Aisyah reflek menggeleng tegas. "Enggak gitu Wi, kamu itu berarti buat aku. Jangan ngomong gitu lagi ya. Nanti kalau aku udah di Surabaya, tak ceritain semuanya."
"Beneran yo."
"Iya Tiwi Sayang. Ya Allah, kangen banget sama bayi-bayi dendrobium-ku. Gimana kabarnya mereka Wi? Ingat pesanku, kan, Wi, jangan ditaruh tempat yang kena panas. Sama nyiramnya seminggu sekali aja, jangan banyak-banyak nanti mati."
"Yang dikangenin malah si bayi anggrek"
"Kamu juga, Wi. Kangen banget. Gimana, selama aku tinggal, ada banyak order masuk, enggak, Wi?"
"Lumayan, nanti tak email laporannya. Ada beberapa kantor yang nyewa cattaleya sama vanda. Pokoknya Cha, kamu nanti kalau balik ke Surabaya harus bawain oleh-oleh yang banyak. Ga mau tau, ga ada penolakan."
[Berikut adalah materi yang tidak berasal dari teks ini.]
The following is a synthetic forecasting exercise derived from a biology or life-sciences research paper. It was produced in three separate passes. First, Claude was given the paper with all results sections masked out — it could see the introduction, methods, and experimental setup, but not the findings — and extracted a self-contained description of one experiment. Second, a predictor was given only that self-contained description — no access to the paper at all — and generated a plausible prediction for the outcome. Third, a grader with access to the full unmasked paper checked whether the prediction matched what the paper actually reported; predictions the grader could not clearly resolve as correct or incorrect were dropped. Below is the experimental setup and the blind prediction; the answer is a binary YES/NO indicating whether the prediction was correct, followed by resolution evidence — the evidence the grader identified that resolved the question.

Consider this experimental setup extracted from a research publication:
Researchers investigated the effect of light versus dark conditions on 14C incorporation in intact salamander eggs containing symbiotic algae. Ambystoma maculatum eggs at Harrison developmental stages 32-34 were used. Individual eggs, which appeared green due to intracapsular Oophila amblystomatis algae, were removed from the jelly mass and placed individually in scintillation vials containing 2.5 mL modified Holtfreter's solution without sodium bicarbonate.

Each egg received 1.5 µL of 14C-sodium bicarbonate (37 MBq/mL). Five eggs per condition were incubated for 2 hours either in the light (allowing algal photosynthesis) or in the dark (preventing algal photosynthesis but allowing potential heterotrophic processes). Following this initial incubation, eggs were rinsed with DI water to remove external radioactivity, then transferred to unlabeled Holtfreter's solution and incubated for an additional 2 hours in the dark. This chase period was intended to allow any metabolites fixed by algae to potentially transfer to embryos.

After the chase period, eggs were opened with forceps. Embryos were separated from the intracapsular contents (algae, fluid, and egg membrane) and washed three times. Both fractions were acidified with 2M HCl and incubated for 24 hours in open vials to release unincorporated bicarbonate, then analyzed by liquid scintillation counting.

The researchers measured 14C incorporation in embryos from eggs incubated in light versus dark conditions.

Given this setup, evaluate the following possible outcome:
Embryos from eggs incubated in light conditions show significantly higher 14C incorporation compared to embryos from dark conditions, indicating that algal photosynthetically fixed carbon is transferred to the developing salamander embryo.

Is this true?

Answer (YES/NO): NO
"Iya Wi, iya. Wes, ya. (Udah) aku ditunggu suamiku, enggak enak, dia mau berangkat ngantor."
"Sek toh, Cha (bentar, Cha) suamimu ganteng ora (enggak) Cha? Tapi kalau didengar dari suaranya keknya ganteng yo, Cha."
Aisyah gigiti bibirnya sendiri mendengar pertanyaan Tiwi selanjutnya. Dia jauhkan ponsel dari jangkauan Aby. Takut laki-laki itu akan mendengar obrolannya, nanti jadi besar kepala.
"Ora, (enggak) B Aja, Wi. Udah dulu ya, nanti tak telpon balik. Dadah Tiwi Sayang. Assalamualaikum." Usai merapal salam Aisyah memutus panggilan.
"Siapa dia?" tanya Aby usai Aisyah mengantongi ponselnya kembali.
"Pratiwi, bestie-nya saya, Pak. Pokoknya saya sama Tiwi itu udah kek saudara kandung. Kemana-mana selalu berdua, susah senang juga berdua. Sampai bikin bisnis juga merintisnya berdua."
Aby manggut-manggut sembari mengucap oh-singkat.
"Kita turun sekarang Syah, pasti Eyang dan yang lain sudah menunggu." Titah Aby diangguki.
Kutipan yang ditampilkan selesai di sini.